Re: Term Frequency for phrases

Posted by hrishim <sm...@yahoo.co.in>.

@All : Elaborating the problem

The phrase is being indexed as a single token ...
I have a Gene tag in the xml document which is like
<Gene>brain natriuretic peptide </Gene>
This phrase is  present in the abstract text for the given document .
 
Code is as :

doc.add(new Field("Gene", geneName, Field.Store.YES,
Field.Index.ANALYZED,Field.TermVector.YES));

doc.add(new Field("Token", abstractText.toString().toLowerCase(),
Field.Store.YES, Field.Index.ANALYZED,Field.TermVector.YES));

When I retrieve all tokens as well as genes for a given doc and calculate
the tf for each of these , 
a null exception is thrown . Term = brain natriuretic peptide 

TermDocs termDocs = indexReader.termDocs(term);
termDocs.next();
double tf = termDocs.freq();

Regards,
Hrishi


Grant Ingersoll-6 wrote:
> 
> When do you detect that they are phrases?  During indexing or during
> search?
> 
> On Jan 8, 2010, at 5:16 AM, hrishim wrote:
> 
>> 
>> Hi .
>> I have phrases like brain natriuretic peptide indexed as a single token
>> using Lucene.
>> When I calculate the term frequency for the same  the count is 0 since
>> the
>> tokens from the text are indexed separately i.e. brain , natriuretic ,
>> peptide.
>> Is there a way to solve this problem and get the term frequency for the
>> entire phrase ?
>> 
>> Regards,
>> Hrishi
>> -- 
>> View this message in context:
>> http://old.nabble.com/Term-Frequency-for-phrases-tp27073866p27073866.html
>> Sent from the Lucene - Java Users mailing list archive at Nabble.com.
>> 
>> 
>> ---------------------------------------------------------------------
>> To unsubscribe, e-mail: java-user-unsubscribe@lucene.apache.org
>> For additional commands, e-mail: java-user-help@lucene.apache.org
>> 
> 
> --------------------------
> Grant Ingersoll
> http://www.lucidimagination.com/
> 
> Search the Lucene ecosystem using Solr/Lucene:
> http://www.lucidimagination.com/search
> 
> 
> ---------------------------------------------------------------------
> To unsubscribe, e-mail: java-user-unsubscribe@lucene.apache.org
> For additional commands, e-mail: java-user-help@lucene.apache.org
> 
> 
> 

-- 
View this message in context: http://old.nabble.com/Term-Frequency-for-phrases-tp27073866p27079648.html
Sent from the Lucene - Java Users mailing list archive at Nabble.com.

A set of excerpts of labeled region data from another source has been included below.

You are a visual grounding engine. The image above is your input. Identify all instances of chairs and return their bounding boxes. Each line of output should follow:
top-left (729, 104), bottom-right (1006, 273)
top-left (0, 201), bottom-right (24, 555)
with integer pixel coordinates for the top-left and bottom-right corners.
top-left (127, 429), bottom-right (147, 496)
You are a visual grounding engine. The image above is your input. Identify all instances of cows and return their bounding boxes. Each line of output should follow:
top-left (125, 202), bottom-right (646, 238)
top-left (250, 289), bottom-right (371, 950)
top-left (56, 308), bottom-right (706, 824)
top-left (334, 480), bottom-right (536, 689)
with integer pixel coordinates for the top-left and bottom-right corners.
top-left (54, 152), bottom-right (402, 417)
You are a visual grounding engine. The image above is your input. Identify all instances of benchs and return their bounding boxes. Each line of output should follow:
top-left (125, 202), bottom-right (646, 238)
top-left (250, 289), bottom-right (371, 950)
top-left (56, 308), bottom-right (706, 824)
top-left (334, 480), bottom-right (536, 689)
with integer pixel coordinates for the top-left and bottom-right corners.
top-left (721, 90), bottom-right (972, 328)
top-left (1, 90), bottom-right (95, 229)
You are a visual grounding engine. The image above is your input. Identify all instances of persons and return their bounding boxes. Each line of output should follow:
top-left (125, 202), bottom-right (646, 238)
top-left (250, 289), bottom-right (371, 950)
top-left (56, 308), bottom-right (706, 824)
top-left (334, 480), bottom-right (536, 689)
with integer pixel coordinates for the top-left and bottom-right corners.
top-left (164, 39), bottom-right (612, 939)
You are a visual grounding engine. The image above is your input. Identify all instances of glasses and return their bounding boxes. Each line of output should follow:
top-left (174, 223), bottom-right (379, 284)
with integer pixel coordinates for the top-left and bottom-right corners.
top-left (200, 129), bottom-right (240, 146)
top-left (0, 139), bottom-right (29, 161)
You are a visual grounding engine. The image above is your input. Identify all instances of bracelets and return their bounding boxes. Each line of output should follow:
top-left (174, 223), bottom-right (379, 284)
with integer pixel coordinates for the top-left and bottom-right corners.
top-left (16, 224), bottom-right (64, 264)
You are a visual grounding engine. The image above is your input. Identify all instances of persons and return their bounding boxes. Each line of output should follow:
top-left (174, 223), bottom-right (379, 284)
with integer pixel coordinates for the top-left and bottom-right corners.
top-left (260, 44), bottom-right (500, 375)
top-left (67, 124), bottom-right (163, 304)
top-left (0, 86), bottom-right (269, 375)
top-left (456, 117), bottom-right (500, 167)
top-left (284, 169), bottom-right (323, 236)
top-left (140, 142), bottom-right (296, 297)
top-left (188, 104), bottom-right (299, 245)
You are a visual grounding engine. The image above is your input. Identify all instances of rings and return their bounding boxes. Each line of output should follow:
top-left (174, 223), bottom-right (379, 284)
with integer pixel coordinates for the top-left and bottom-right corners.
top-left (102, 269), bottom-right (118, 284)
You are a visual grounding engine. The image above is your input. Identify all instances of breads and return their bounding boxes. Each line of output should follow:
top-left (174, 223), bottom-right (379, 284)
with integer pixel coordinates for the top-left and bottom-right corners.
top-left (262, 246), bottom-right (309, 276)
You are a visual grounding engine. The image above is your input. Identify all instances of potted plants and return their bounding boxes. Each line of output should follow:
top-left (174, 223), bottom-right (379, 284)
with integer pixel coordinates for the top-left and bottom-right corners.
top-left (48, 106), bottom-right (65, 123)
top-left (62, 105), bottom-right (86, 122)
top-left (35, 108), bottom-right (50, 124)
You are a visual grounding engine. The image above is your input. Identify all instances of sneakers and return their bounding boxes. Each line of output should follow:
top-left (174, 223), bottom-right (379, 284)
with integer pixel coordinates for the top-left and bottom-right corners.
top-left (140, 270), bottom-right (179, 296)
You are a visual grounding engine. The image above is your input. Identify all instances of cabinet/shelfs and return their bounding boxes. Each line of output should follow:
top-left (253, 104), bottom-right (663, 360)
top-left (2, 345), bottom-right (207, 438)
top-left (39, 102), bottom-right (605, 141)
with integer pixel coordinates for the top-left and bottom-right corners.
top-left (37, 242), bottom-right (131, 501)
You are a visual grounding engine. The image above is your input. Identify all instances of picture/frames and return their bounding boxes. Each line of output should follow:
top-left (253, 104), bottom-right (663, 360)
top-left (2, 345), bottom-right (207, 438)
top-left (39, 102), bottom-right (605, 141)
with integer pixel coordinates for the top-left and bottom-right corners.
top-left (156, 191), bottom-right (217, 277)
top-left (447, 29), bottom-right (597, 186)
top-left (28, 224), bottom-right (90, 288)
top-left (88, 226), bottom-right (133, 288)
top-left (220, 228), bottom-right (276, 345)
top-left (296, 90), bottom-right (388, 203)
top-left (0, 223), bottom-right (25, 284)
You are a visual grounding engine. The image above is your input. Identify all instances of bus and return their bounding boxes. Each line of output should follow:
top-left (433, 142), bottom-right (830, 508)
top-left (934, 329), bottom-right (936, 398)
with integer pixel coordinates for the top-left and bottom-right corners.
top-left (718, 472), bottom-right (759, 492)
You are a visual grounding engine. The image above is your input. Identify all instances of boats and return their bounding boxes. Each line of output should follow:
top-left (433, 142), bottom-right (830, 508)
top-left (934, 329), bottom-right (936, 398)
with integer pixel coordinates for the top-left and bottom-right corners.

---------------------------------------------------------------------
To unsubscribe, e-mail: java-user-unsubscribe@lucene.apache.org
For additional commands, e-mail: java-user-help@lucene.apache.org

Re: Term Frequency for phrases

Posted by Grant Ingersoll <gs...@apache.org>.

When do you detect that they are phrases?  During indexing or during search?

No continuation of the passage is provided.